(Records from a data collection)
========

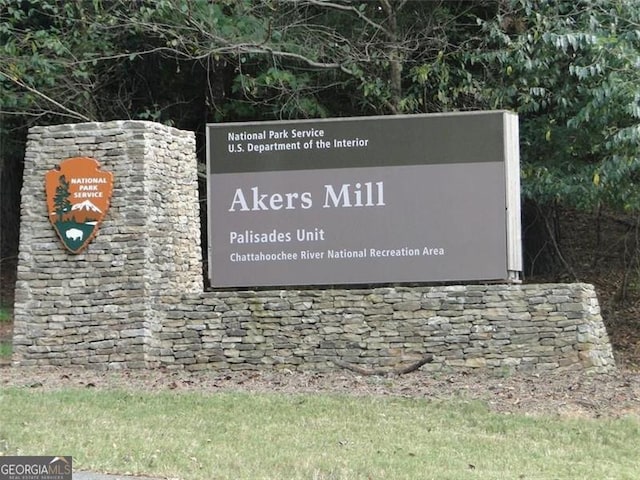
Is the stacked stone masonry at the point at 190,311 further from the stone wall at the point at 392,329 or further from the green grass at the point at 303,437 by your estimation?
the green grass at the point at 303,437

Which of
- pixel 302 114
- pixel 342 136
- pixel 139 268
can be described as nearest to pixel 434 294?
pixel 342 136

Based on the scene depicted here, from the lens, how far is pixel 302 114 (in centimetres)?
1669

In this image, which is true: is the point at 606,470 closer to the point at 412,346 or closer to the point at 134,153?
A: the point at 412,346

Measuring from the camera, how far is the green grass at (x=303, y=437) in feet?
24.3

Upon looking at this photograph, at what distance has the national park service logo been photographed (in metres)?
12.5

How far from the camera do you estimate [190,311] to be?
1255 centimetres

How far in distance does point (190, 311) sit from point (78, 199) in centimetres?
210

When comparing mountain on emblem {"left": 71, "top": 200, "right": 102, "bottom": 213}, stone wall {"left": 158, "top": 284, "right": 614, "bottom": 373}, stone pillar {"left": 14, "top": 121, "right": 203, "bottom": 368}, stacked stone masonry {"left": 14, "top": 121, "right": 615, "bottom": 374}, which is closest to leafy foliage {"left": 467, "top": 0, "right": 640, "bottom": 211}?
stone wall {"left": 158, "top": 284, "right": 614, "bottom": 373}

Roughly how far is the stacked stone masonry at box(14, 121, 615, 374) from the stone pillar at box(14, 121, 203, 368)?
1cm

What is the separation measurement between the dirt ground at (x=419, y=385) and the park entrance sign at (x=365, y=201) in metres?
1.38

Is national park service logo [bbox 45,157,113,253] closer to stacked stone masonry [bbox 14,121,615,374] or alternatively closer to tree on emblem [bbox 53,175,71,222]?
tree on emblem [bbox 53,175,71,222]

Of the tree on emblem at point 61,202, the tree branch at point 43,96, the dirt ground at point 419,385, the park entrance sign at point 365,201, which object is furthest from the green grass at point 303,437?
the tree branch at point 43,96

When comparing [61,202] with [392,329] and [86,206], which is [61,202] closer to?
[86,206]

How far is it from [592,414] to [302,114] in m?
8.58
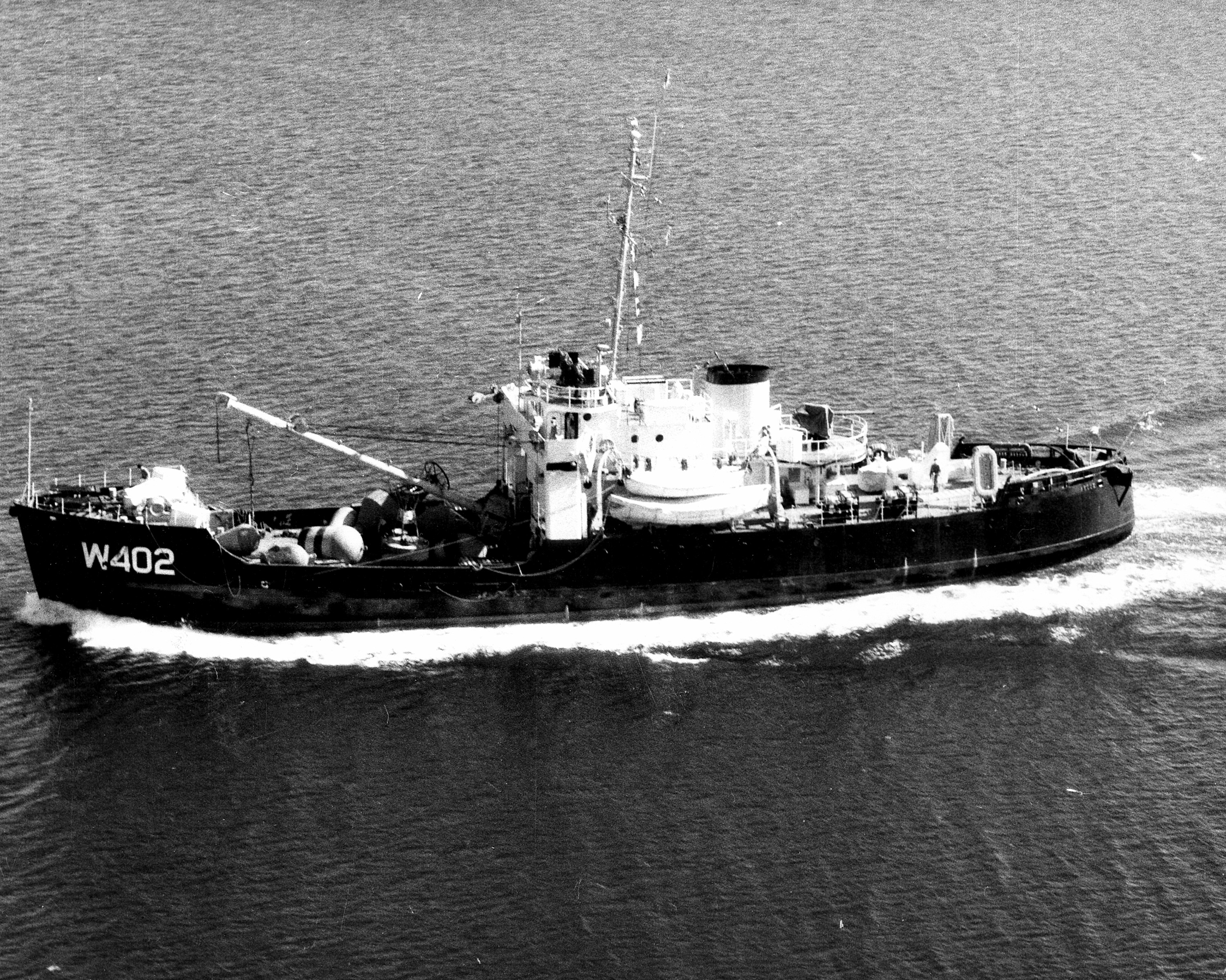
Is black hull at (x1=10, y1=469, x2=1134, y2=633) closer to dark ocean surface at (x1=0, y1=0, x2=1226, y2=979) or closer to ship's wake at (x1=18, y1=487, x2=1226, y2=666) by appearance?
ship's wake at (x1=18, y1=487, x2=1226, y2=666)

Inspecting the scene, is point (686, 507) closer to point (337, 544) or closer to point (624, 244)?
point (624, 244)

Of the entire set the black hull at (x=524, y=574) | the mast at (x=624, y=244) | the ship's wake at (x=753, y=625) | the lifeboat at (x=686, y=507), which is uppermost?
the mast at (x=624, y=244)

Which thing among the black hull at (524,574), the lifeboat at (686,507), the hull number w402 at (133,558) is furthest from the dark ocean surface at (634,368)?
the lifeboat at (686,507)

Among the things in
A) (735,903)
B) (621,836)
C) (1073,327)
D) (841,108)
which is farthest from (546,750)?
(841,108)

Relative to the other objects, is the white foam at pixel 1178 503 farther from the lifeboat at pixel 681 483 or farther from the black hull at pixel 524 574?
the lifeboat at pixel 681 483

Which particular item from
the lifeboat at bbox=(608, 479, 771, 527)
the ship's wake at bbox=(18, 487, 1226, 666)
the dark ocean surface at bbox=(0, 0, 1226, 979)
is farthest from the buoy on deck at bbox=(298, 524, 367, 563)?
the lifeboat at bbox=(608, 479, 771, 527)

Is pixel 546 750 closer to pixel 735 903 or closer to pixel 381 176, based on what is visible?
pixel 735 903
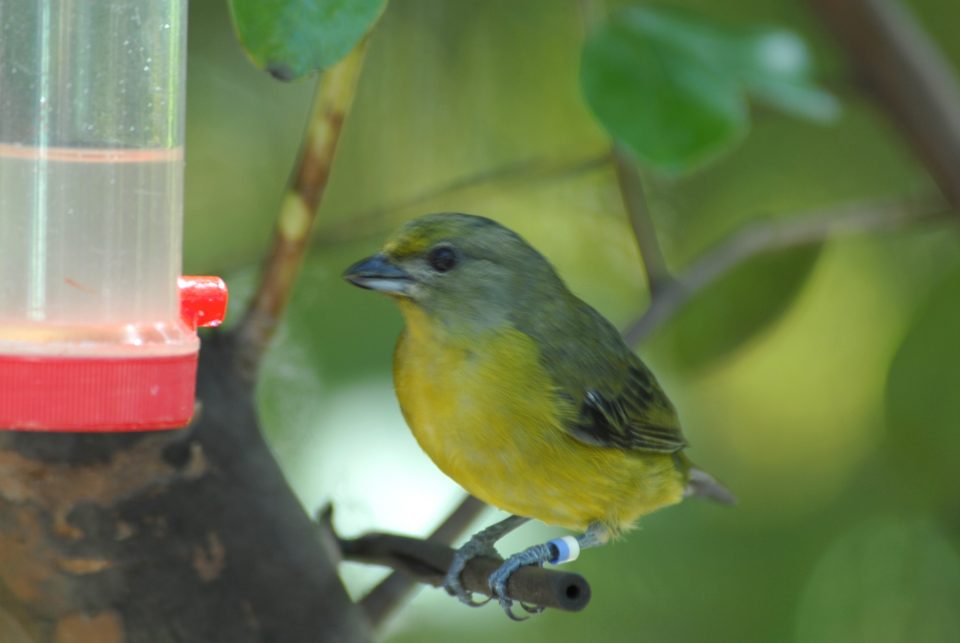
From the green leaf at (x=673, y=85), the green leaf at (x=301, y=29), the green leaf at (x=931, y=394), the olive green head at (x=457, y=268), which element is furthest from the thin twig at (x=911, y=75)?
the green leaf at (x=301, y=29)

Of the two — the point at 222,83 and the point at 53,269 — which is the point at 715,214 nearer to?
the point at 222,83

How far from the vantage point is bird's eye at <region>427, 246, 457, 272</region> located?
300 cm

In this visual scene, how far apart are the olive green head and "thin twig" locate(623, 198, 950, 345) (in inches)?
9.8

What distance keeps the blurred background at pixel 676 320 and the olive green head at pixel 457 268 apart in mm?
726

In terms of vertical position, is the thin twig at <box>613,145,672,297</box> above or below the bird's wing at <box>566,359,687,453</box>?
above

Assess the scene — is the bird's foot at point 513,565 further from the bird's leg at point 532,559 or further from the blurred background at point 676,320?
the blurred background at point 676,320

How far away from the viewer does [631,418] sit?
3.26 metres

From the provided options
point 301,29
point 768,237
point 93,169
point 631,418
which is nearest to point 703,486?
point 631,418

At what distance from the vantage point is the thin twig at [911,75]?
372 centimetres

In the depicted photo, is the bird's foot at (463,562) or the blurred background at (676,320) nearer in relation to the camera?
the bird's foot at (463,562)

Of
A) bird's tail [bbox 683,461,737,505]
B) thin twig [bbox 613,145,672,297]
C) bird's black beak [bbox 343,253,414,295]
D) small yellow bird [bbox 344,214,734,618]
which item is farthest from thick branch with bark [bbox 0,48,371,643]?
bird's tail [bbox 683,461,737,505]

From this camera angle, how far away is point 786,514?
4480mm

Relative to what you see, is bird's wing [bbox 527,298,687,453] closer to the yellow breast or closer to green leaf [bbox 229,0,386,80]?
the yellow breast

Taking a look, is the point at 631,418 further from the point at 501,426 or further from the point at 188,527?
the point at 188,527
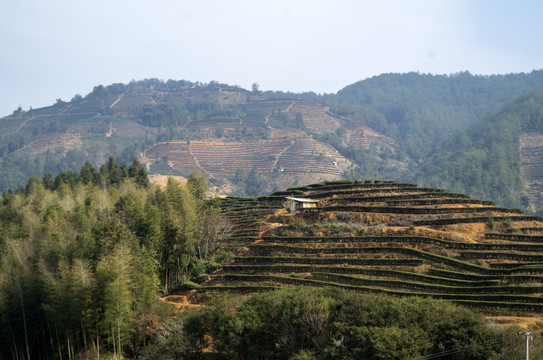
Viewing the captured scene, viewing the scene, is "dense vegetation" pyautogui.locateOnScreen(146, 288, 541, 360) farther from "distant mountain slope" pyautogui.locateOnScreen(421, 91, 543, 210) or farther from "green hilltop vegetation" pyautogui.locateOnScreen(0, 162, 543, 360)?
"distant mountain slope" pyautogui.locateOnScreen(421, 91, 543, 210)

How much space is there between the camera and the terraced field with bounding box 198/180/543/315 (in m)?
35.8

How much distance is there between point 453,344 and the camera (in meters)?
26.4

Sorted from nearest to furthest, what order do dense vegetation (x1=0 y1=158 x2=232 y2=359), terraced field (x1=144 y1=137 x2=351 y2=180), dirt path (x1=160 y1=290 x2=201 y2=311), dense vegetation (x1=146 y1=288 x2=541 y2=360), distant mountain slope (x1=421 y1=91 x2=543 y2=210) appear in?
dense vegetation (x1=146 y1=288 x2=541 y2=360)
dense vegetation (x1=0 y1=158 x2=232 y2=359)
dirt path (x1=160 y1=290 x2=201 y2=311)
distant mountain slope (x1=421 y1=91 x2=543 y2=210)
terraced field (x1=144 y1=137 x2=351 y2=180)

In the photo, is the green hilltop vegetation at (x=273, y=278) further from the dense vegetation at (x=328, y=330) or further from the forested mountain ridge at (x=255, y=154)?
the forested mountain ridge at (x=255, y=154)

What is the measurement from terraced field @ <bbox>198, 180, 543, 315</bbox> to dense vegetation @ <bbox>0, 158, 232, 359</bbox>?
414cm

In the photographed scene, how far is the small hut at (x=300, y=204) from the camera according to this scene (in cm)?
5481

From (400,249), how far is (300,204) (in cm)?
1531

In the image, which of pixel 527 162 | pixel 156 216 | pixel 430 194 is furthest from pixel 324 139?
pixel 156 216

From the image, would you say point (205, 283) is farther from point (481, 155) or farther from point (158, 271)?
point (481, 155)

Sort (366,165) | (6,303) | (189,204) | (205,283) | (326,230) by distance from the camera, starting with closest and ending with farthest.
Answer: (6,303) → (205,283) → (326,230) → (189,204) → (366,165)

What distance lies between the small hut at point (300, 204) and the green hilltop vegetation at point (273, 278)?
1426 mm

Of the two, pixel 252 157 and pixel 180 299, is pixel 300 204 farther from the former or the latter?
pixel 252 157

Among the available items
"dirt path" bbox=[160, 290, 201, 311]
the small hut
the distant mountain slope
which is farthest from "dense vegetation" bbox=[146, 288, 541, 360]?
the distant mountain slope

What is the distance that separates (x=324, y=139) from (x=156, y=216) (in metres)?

========

* **INSTRUCTIONS TO FOLLOW**
Reproduce word for word the stretch of the material from the line containing "In the image, which" through the end of the material.

* **COMPLETE OUTPUT**
In the image, which of pixel 527 162 | pixel 156 216 | pixel 430 194 is furthest from pixel 324 139?
pixel 156 216

From the image, would you say point (205, 283) is farther from point (481, 155) or farther from point (158, 271)?
point (481, 155)

Sort (366,165) | (6,303) | (189,204) | (205,283) | (326,230) by distance from the camera, starting with closest and ending with farthest.
Answer: (6,303) → (205,283) → (326,230) → (189,204) → (366,165)

What distance lies between the small hut at point (300, 204) and the green hilltop vegetation at point (273, 278)?
1426 mm

Of the two, pixel 252 157 and pixel 180 299, is pixel 300 204 farther from the former or the latter?
pixel 252 157

Among the available items
"dirt path" bbox=[160, 290, 201, 311]
the small hut
the distant mountain slope
which is farthest from "dense vegetation" bbox=[146, 288, 541, 360]?
the distant mountain slope

What is the distance that separates (x=324, y=139) from (x=156, y=216) (in metres)?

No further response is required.